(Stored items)
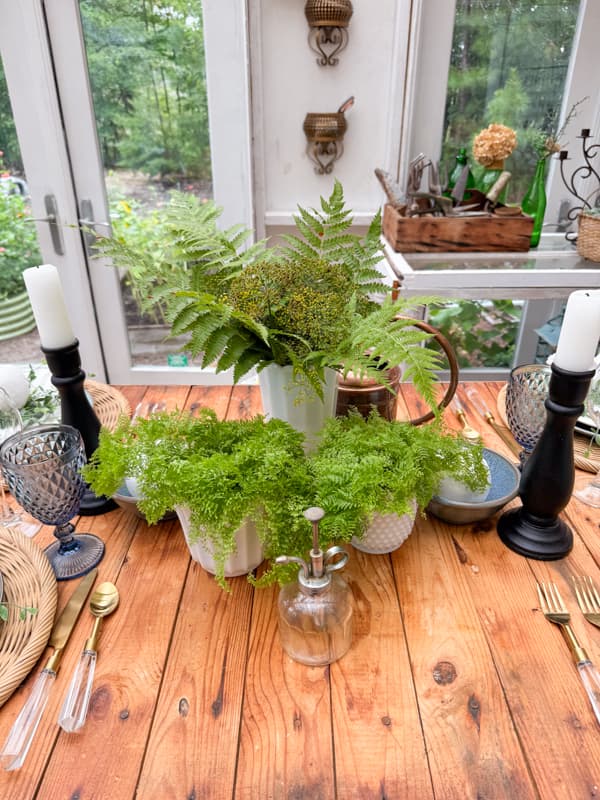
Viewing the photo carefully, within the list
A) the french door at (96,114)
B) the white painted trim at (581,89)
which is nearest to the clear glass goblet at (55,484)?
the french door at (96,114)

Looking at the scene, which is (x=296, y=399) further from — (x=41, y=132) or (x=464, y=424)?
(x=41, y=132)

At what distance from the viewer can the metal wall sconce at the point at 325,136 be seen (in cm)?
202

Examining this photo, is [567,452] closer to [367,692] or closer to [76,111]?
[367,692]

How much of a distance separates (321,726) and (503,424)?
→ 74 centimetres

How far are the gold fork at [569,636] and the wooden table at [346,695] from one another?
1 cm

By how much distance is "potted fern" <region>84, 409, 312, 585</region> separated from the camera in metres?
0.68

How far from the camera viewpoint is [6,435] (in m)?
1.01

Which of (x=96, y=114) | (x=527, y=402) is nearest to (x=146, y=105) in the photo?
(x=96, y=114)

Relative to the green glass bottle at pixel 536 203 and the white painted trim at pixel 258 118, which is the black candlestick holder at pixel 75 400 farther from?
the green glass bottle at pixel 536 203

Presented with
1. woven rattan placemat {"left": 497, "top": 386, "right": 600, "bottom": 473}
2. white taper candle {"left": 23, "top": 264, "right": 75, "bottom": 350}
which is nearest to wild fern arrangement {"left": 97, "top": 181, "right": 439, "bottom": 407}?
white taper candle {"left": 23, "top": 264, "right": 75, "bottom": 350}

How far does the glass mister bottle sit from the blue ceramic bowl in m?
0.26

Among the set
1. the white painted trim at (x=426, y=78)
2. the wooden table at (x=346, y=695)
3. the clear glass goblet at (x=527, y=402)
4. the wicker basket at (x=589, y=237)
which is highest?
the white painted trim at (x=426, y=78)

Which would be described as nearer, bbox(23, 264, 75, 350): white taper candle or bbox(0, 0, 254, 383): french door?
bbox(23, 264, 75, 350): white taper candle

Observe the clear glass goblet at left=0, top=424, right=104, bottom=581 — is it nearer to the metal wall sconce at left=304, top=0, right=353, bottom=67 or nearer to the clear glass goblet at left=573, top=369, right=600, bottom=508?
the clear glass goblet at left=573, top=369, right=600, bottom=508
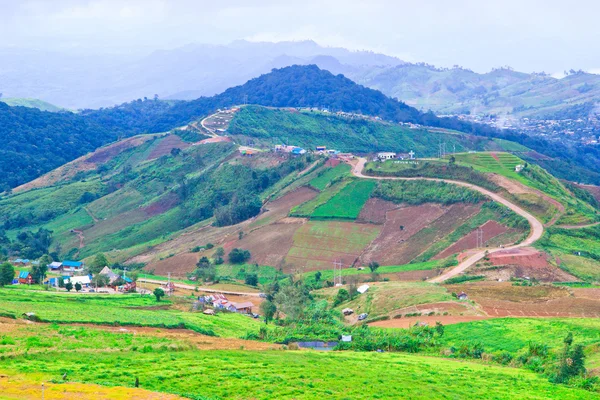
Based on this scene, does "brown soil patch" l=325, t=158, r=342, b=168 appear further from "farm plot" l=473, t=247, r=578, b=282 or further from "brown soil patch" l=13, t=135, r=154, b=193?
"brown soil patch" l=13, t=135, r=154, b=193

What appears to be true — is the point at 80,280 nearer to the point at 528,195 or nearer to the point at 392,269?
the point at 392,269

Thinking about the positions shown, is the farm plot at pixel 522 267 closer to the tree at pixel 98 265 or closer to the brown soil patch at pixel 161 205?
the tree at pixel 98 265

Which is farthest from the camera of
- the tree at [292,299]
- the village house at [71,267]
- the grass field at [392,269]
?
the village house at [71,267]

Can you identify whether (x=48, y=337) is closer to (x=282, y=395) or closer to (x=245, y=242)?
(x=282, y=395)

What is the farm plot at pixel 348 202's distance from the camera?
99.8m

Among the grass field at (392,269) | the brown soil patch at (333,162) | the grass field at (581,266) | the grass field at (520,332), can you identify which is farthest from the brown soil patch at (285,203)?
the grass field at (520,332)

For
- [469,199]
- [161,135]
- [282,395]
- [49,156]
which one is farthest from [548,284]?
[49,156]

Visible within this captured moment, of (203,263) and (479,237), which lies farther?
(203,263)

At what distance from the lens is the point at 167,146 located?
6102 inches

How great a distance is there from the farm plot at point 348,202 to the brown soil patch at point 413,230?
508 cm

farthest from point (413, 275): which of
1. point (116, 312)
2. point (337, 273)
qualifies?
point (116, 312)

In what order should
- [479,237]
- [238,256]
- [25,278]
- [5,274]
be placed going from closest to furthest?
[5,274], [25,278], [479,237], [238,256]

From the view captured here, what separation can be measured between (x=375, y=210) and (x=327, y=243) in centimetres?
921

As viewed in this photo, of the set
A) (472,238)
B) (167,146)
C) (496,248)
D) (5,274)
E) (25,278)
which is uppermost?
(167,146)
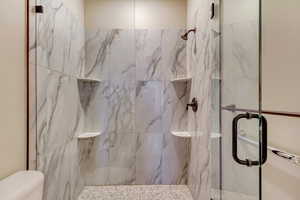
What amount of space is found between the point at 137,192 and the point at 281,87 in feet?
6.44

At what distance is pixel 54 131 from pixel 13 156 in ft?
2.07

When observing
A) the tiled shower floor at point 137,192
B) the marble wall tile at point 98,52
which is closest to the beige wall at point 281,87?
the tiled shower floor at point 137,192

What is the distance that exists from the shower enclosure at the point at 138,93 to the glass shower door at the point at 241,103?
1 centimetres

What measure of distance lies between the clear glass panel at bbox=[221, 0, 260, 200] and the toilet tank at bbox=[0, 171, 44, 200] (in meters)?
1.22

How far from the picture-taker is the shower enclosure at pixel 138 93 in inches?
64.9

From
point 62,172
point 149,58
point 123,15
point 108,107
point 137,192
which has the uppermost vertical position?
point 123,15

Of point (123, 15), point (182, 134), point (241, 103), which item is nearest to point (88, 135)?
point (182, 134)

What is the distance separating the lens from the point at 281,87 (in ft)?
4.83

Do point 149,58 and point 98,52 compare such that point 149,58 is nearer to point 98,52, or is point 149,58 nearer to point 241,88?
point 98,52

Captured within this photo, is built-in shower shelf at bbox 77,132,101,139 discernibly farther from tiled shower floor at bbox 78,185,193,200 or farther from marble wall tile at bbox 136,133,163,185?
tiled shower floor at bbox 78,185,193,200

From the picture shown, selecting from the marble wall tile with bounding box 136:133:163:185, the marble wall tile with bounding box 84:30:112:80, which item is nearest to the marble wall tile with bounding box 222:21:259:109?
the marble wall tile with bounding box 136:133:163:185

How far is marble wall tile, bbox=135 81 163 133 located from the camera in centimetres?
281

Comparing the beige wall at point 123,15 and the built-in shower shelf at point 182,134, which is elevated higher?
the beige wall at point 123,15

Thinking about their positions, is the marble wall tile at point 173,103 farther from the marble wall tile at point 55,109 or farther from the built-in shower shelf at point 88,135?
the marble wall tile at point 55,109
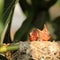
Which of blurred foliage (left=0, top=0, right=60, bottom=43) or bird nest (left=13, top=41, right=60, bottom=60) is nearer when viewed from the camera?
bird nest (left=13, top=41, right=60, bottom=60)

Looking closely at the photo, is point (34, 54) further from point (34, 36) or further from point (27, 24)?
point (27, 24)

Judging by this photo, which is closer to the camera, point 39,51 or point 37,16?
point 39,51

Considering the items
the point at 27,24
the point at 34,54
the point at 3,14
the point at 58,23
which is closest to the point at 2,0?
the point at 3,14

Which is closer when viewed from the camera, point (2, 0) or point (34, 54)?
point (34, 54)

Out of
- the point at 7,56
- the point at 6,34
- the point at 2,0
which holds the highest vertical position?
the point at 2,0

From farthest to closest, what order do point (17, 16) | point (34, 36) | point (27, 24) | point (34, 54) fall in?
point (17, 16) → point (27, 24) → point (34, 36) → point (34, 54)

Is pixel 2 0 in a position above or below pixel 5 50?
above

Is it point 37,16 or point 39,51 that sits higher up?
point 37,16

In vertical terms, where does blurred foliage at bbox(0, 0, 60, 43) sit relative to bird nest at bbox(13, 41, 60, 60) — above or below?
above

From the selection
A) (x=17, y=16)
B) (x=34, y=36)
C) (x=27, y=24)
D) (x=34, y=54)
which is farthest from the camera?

--

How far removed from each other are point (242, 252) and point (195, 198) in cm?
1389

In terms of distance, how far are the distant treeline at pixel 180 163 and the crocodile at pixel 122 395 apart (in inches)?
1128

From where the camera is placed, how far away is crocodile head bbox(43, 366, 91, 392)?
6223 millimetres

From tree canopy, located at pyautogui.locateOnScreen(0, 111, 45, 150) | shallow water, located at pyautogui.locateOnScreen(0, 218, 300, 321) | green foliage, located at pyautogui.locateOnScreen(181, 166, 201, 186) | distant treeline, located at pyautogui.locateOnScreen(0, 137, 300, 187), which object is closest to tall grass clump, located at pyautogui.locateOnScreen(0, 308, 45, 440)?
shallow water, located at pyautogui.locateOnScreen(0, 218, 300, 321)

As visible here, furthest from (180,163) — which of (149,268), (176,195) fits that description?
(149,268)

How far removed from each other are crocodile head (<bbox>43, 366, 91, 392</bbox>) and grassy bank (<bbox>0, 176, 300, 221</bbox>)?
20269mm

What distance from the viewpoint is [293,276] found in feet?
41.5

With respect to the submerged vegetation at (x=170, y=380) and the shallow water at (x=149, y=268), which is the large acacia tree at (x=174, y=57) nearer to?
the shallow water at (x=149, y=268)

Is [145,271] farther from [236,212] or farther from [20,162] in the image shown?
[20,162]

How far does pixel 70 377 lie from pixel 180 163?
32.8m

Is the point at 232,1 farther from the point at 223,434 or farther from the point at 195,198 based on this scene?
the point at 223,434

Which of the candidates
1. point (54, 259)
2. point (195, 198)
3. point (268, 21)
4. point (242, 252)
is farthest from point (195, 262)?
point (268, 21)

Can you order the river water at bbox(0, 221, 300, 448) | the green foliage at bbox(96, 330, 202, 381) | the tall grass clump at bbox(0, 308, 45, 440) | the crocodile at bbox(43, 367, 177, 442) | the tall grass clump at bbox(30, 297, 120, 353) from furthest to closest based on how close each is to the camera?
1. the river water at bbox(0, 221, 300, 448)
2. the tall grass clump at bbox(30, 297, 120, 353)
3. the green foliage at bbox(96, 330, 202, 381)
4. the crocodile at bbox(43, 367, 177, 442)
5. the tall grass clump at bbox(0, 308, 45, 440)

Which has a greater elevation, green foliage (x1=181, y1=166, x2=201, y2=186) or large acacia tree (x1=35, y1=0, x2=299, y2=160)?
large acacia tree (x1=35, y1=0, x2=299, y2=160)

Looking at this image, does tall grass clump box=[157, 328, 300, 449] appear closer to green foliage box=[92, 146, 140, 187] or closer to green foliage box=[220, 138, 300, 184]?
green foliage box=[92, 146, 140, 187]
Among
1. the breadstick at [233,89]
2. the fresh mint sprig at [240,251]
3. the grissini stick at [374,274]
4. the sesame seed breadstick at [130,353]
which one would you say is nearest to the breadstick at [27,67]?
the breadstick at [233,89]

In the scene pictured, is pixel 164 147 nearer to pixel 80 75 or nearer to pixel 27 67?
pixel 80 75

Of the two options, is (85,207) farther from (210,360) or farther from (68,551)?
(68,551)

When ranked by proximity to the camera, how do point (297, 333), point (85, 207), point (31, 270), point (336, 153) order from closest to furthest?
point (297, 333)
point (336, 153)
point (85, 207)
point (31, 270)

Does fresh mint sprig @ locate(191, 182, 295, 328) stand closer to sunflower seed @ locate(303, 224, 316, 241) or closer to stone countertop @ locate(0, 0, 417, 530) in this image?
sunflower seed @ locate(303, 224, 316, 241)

* **Problem statement**
Echo the records word for word, from the line containing "In vertical terms, where" through the line containing "which is farthest from the camera?", with both of those lines included.

* **Response to this task**
In vertical terms, where does blurred foliage at bbox(0, 0, 60, 43) sit relative to bird nest at bbox(13, 41, 60, 60) — above or below?
above

From the selection
A) (x=17, y=16)
B) (x=34, y=36)
C) (x=27, y=24)
D) (x=34, y=54)
which is farthest from the camera?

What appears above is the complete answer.